Setting aside the obvious point that the idea of a lesson plan itself is inherently what one (namely, the professor) would call, "relevant information," should we be able to decipher the pertinent information independently?
I think the answer is a resounding, "yes." At some point, we must become self-sufficient. We may seek advice, but we cannot depend upon it. If you're building a table, the instruction manual is helpful (maybe necessary). But if you wish to become a carpenter, you can't still be gripping tightly to that crumpled piece of paper without any of your own additions. If you do, when someone takes it away you'll end up like my father and I with a backwards computer desk and a disheartening amount of "extra" screws and washers.

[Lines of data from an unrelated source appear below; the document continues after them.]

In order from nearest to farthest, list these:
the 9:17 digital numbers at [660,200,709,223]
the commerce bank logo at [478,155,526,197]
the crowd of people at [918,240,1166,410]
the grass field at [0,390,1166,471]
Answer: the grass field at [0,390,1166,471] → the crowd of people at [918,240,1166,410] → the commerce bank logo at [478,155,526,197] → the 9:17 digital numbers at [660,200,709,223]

God help you if it's from IKEA.
I sat in the lecture hall thinking, "Good lord, look at your career path. You want to be a scientist?" Scientists have to, perhaps more noticeably than others, interpret novel information. But even if you're not a scientist, you still have to make decisions. If you're presented with a set of information, you need to have the tools to examine it and to separate it into its important and unimportant pieces. If you don't have those tools within yourself, I don't see how you can succeed in the highest level of academia.
I'm not saying that I'm not equally guilty of the same thing at times. I practically cling to my chem lab TA on certain days, acronyms (HPLC! TLC, DMSO, LDA?) and second-guesses flying through my head faster than the chemicals in my reaction vial. But I'm slowly working on improving that in myself.
So, when you look at the professor and find yourself asking him what, precisely, you should be focusing on, perhaps you have good reason (maybe he or she is just a really awful professor). But don't expect him to know what to tell you. Don't expect that from anyone but yourself.